After overseeing the $4.1 billion sale of radiopharma player RayzeBio to Bristol Myers Squibb, biotech veteran Ken Song, M.D., didn’t take long to set up his next big venture. He is now chairman, president and CEO of Candid Therapeutics, which has debuted with a $370 million series A and a goal to dominate the T-cell engager market.
In an unusual move, Candid’s launch combines fundraising and the acquisition of two biotechs, Vignette Bio and TRC 2004, along with their lead assets. There are big names among the backers: The round was co-led by Venrock Healthcare Capital Partners, Fairmount, TCGX and venBio Partners, with Foresite Capital and Third Rock Ventures also taking part, among others, according to a Sept. 9 press release.
The round is one of the biggest so far this year, coming in ahead of the $325 million series C ArsenalBio announced just days ago.
“It was unconventional to bring together ultimately what was three financings, two licensing transactions and an M&A,” Song told Fierce Biotech in an interview. “But it got done.”
T-cell engagers are bispecific antibodies that bind to T cells and a molecule on a target cell, coercing the T cells to attack the target. The engagers Candid picked up from Vignette and TRC were both developed in China to treat cancer. CND106, from Vignette, targets B-cell maturation antigen, while CND262 from TRC binds to CD20. Both then also bind to CD3 on the surface of T cells.
Song initially formed San Diego-based Candid as a shell company while scouting out the biotech landscape.
“I probably looked at over 50 opportunities,” he said, before settling on T-cell engagers. It was data on CAR T-cell therapies’ ability to treat refractory autoimmune disease by depleting B cells that initially caught his eye.
“Our view was, why are people doing this with cell therapy?” Song said. There are “many approved bispecifics, and they accomplish pretty much the same thing” while also being less intensive treatments, he said. If T-cell engagers prove that they can match or exceed the efficacy of cell therapies, Song thinks the industry should look to move on from cell therapies.
“We should really focus our efforts on doing what we think is the right way, rather than trying to hold on to legacy stuff,” Song said. “We're not there yet, but I think we're going to get there.”
On the assumption that a deluge of T-cell engager bispecific antibodies is coming, Song decided to strike. “What we wanted to do was to set up the company in a way that positioned us to be able to get first to market,” he said. Initially, they needed clinical-stage assets—CND106 and CND262 have both completed phase 1 trials—then the capital and the right team.
Song recruited Timothy Lu, M.D., Ph.D., who developed oral IL-17 autoimmune drugs at DICE Therapeutics (since acquired by Eli Lilly), to be chief medical and scientific officer. Chief Technology Officer Bernie Huyghe, Ph.D., was initially recommended to him as a chemistry, manufacturing and controls consultant, but Song was impressed by his work and asked him to come aboard full-time. And he reunited with his former colleague from RayzeBio Arvind Kush, who is Candid’s chief financial and business officer.
Song chose the name Candid because that’s how he wants the company to operate. “My view is a lot of companies in biotech and a lot of the way management teams operate is that they're not necessarily upfront or transparent in what's actually happening,” he said. “If the data sucks, the data sucks, right? And you should be able to own up to it.”
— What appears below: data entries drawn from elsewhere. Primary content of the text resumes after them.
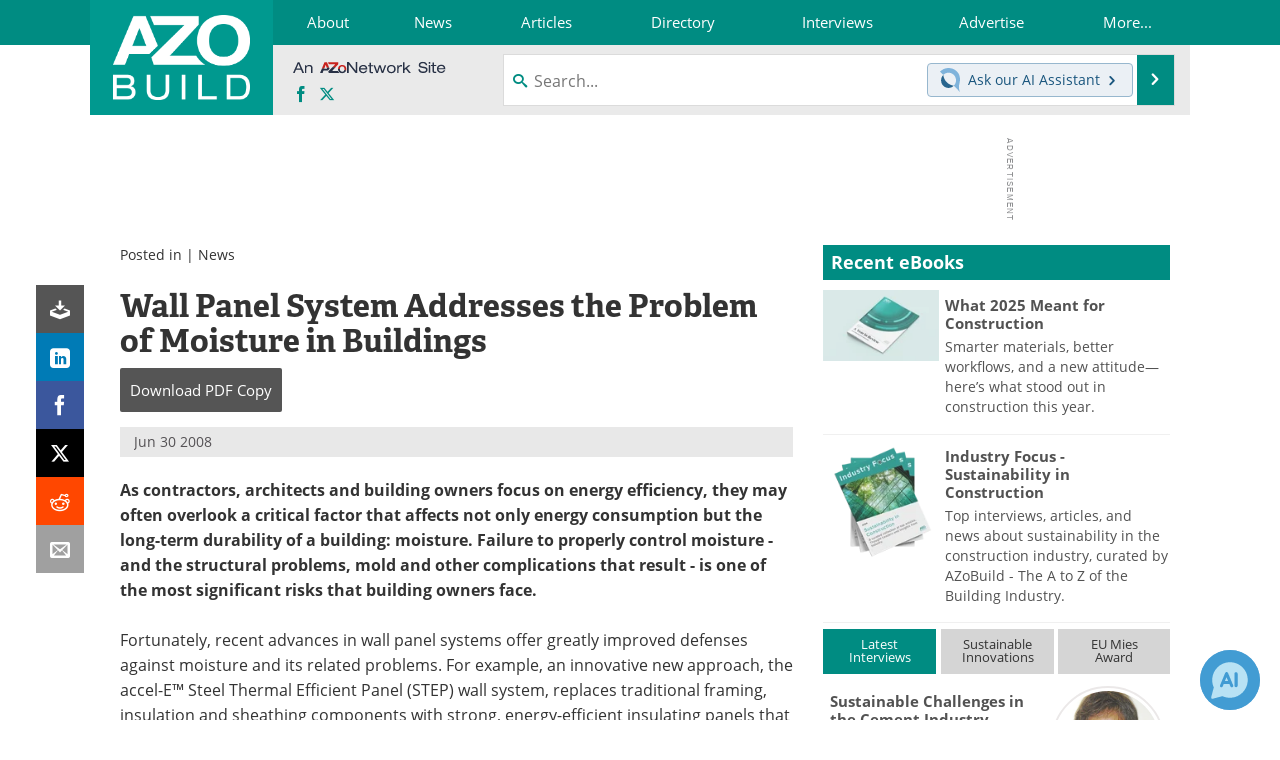

--- FILE ---
content_type: text/html; charset=utf-8
request_url: https://www.google.com/recaptcha/api2/aframe
body_size: 266
content:
<!DOCTYPE HTML><html><head><meta http-equiv="content-type" content="text/html; charset=UTF-8"></head><body><script nonce="i8uByel0G7x-BTFihxjEUA">/** Anti-fraud and anti-abuse applications only. See google.com/recaptcha */ try{var clients={'sodar':'https://pagead2.googlesyndication.com/pagead/sodar?'};window.addEventListener("message",function(a){try{if(a.source===window.parent){var b=JSON.parse(a.data);var c=clients[b['id']];if(c){var d=document.createElement('img');d.src=c+b['params']+'&rc='+(localStorage.getItem("rc::a")?sessionStorage.getItem("rc::b"):"");window.document.body.appendChild(d);sessionStorage.setItem("rc::e",parseInt(sessionStorage.getItem("rc::e")||0)+1);localStorage.setItem("rc::h",'1769107600071');}}}catch(b){}});window.parent.postMessage("_grecaptcha_ready", "*");}catch(b){}</script></body></html>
Candid is now focused on filing IND applications for its new assets so that the company can study them in autoimmune disease; Song said he hopes they will have clinical data on at least the drugs’ safety by 2025.
In the press release, Song specifically called out AbbVie’s Humira and Biogen and Genentech’s Rituxan as autoimmune drugs he thinks Candid’s T-cell engagers can dethrone.
“How many companies can actually sit here and get investors to also believe you when you say these drugs could be bigger than Humira?” Song said. “This is like the same potential magnitude and impact as what we saw with immunotherapy and PD-1/PD-L1. This is what attracted us to it.”